__Source document__.
────────────────
##### int a, b, c = 0; void prtfun(); main() { static int a
int a, b, c = 0;
void prtfun();
main()
{
static int a = 1;
prtfun();
a = a + 1;
prtfun();
printf("%d,%d\n",a,b);
}
void prtfun()
{
static int a = 2;
int b = 1;
a += ++b;
printf("%d,%d\n",a,b);
}

Q1. What output will be generated by the given code segment?

Q2. If we replace the statement "static int a = 1;" by "auto int a = 1;", and "static int a = 2;" by "register int a = 2;", then what will be the output?

Answer

Q1. Both the local variables a of main function and prtfun are static variables, so their values will persist between different function calls. First time when prtfun is called, value of a (inside prtfun) is initialized to 2, then a += ++b changes a's value as follows: a = a+(b+1) = 2 + 2 = 4, b's value is also changed to 2. So, first time 4, 2 will be printed. Next, a of main function is incremented to 2, and again prtfun is called. This time as a is static, it's value will be initially 4 (as set in the previous call to prtfun), and a += ++b, changes it's value as follows: a = a+(b+1) = 4 + 2 = 6, b's value is changed to 2. So, this time 6, 2 will be printed. Next, from main function, values of a and b are printed which are 2, and 0 (b is a global variable whose default value is 0) respectively. So, output of the code:
4, 2
6, 2
2, 0

Q2. If the storage classes are changed to auto and register from static, the values of a will not persist between different function calls. So, both the times prtfun is called, a will be initialized with 2, and values printed will be 4, 2 (as was only in the first call before). main function will work as before, and 2, 0 will be printed last. So, in this case output of the code:
4, 2
4, 2
2, 0
────────────────
__Given data__.

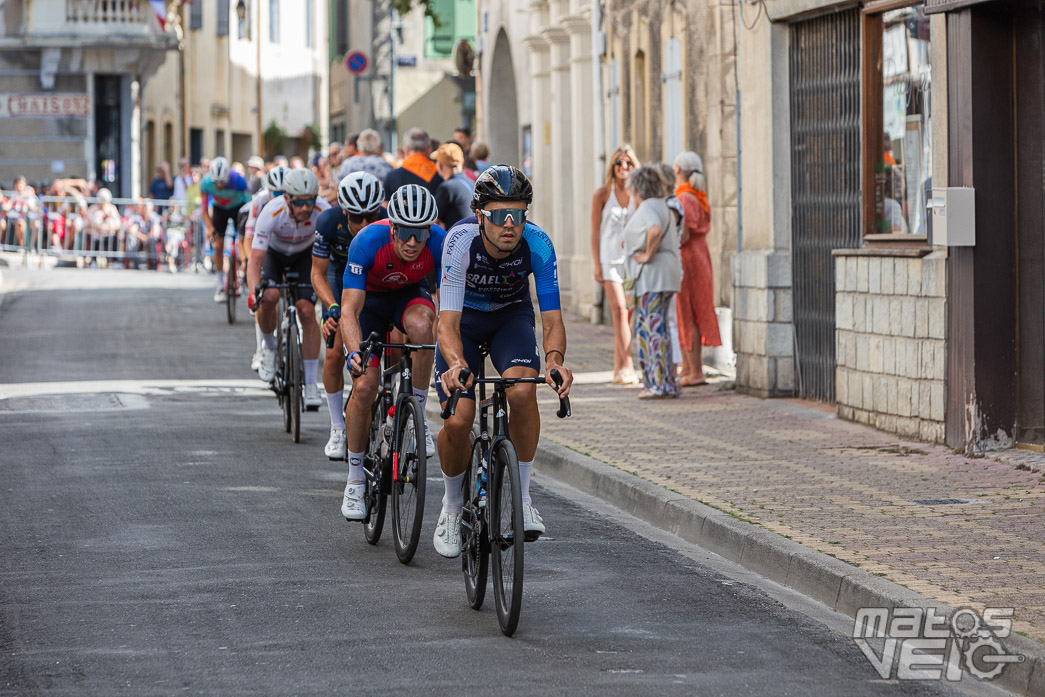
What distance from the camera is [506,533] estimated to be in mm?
7059

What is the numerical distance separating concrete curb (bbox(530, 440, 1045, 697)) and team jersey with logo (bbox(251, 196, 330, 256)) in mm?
2941

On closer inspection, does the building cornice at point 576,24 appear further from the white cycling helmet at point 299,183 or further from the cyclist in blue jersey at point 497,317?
the cyclist in blue jersey at point 497,317

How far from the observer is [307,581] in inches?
313

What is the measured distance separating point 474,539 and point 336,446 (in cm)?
322

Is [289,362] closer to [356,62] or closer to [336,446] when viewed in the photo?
[336,446]

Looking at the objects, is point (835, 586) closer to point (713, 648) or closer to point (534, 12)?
point (713, 648)

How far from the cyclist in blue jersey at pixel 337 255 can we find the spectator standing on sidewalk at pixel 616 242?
199 inches

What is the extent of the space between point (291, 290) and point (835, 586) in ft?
21.1

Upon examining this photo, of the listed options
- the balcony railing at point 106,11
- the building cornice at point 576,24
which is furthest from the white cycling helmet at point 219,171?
the balcony railing at point 106,11

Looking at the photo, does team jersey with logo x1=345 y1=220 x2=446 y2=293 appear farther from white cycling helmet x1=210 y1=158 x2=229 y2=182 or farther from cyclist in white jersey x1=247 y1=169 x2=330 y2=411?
white cycling helmet x1=210 y1=158 x2=229 y2=182

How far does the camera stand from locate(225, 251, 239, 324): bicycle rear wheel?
2170cm

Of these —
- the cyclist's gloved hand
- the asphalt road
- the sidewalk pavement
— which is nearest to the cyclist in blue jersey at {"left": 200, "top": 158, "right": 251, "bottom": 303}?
the sidewalk pavement

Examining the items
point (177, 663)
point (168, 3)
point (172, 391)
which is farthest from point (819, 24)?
point (168, 3)

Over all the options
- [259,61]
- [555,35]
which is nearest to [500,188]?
[555,35]
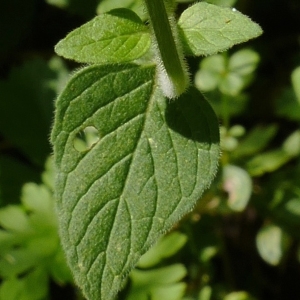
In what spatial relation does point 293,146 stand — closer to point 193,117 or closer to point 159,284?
point 159,284

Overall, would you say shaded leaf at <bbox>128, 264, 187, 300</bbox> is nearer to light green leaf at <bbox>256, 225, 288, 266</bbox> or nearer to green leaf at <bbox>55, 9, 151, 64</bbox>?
light green leaf at <bbox>256, 225, 288, 266</bbox>

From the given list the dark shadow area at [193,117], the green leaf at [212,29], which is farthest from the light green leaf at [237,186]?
the green leaf at [212,29]

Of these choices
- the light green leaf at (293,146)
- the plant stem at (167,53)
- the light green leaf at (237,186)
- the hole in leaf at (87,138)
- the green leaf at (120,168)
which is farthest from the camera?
the light green leaf at (293,146)

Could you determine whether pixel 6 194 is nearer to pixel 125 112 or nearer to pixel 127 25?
pixel 125 112

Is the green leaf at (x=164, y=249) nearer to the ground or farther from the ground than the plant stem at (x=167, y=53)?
nearer to the ground

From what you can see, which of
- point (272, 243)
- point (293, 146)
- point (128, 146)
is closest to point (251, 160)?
point (293, 146)

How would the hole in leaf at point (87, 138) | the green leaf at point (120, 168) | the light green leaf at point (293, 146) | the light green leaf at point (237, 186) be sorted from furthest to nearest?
the light green leaf at point (293, 146) → the light green leaf at point (237, 186) → the hole in leaf at point (87, 138) → the green leaf at point (120, 168)

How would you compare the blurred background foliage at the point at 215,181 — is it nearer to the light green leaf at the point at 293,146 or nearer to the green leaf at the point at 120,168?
the light green leaf at the point at 293,146
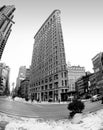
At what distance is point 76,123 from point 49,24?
232 feet

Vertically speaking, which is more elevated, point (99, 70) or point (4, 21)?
point (4, 21)

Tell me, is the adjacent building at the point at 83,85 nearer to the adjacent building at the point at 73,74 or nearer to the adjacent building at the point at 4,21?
the adjacent building at the point at 73,74

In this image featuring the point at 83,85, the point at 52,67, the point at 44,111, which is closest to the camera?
the point at 44,111

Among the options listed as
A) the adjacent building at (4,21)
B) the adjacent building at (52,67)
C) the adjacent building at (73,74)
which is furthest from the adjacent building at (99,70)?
the adjacent building at (4,21)

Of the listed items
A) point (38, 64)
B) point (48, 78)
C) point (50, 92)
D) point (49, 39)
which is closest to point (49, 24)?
point (49, 39)

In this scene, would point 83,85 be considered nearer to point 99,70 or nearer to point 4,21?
point 99,70

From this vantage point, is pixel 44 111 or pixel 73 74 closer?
pixel 44 111

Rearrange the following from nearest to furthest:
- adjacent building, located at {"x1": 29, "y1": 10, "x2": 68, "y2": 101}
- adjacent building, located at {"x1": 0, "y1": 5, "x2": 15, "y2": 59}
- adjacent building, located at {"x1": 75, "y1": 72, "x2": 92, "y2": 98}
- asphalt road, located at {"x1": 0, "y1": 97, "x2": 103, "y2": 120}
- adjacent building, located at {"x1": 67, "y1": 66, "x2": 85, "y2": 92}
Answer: asphalt road, located at {"x1": 0, "y1": 97, "x2": 103, "y2": 120} < adjacent building, located at {"x1": 29, "y1": 10, "x2": 68, "y2": 101} < adjacent building, located at {"x1": 75, "y1": 72, "x2": 92, "y2": 98} < adjacent building, located at {"x1": 67, "y1": 66, "x2": 85, "y2": 92} < adjacent building, located at {"x1": 0, "y1": 5, "x2": 15, "y2": 59}

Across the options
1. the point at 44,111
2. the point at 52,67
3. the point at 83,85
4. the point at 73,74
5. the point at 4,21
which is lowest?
the point at 44,111

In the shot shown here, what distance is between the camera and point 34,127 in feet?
24.4

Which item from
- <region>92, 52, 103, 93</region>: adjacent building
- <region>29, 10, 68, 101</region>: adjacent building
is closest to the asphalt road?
<region>29, 10, 68, 101</region>: adjacent building

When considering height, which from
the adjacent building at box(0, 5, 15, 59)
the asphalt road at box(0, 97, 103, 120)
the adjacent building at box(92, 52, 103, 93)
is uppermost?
the adjacent building at box(0, 5, 15, 59)

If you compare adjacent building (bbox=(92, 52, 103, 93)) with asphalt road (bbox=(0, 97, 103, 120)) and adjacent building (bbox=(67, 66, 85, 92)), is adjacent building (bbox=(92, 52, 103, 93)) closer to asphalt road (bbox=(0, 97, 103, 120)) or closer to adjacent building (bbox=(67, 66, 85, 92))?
adjacent building (bbox=(67, 66, 85, 92))

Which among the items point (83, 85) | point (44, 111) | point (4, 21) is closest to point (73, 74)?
point (83, 85)
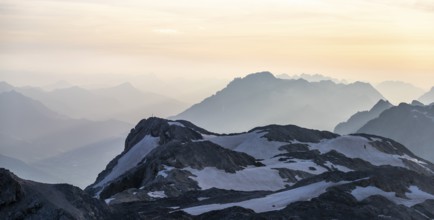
────────────────
__Requirement__.
Rewrite the part of the C code exercise that opens with the words "Q1. What output" and closes with "be the output?", putting "program fragment" in place of "code segment". The listing has no connection to the C code exercise.

__Solution for this exercise__.
Q1. What output will be generated by the given program fragment?

Q2. If we replace the statement "static int a = 1;" by "auto int a = 1;", and "static int a = 2;" by "register int a = 2;", then what will be the output?